§ **Instruction**
Find each line below that contains the word "closest" and copy those lines out. Case matters.

*****

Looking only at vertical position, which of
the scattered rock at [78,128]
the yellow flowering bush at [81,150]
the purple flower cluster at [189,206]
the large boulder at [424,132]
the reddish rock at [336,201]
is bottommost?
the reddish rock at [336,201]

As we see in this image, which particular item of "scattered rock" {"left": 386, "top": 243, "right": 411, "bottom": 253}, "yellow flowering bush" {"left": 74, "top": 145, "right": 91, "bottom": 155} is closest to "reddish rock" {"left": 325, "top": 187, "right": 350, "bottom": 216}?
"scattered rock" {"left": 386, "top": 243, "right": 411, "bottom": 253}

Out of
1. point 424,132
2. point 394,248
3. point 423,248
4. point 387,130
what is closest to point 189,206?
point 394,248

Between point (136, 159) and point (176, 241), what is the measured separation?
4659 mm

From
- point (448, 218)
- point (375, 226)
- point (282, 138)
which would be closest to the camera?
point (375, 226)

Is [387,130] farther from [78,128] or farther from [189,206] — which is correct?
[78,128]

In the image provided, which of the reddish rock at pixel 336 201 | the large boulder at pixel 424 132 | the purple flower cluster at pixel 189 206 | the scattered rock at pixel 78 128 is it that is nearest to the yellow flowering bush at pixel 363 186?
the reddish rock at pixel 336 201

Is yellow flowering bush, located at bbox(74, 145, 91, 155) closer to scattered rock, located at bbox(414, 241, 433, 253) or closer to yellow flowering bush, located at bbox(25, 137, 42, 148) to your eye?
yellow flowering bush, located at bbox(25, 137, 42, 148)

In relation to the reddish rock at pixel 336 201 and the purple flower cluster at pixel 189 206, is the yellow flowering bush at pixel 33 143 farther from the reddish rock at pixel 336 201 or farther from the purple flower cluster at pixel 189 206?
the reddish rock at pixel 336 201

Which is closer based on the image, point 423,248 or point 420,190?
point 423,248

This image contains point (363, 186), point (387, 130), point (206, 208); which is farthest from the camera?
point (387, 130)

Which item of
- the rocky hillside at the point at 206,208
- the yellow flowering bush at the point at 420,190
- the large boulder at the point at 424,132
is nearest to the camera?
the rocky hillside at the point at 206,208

*****

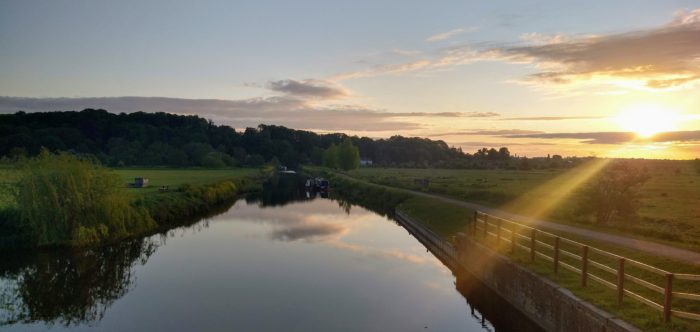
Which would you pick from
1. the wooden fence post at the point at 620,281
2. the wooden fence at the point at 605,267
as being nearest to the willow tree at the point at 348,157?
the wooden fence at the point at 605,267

*****

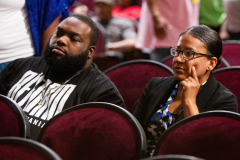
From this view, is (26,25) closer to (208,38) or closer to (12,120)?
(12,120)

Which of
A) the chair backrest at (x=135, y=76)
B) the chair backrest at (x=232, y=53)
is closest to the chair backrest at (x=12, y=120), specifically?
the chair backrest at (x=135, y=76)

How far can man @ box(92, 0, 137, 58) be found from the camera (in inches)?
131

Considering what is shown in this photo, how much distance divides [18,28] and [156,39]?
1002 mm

*****

§ **Reply**
As we see in this image, which particular item of "scattered rock" {"left": 386, "top": 243, "right": 411, "bottom": 253}, "yellow flowering bush" {"left": 74, "top": 145, "right": 91, "bottom": 155} is closest to "reddish rock" {"left": 325, "top": 187, "right": 350, "bottom": 216}?
what is closest to point 189,206?
which would be closest to the camera?
is closest to the chair backrest at (x=12, y=120), specifically?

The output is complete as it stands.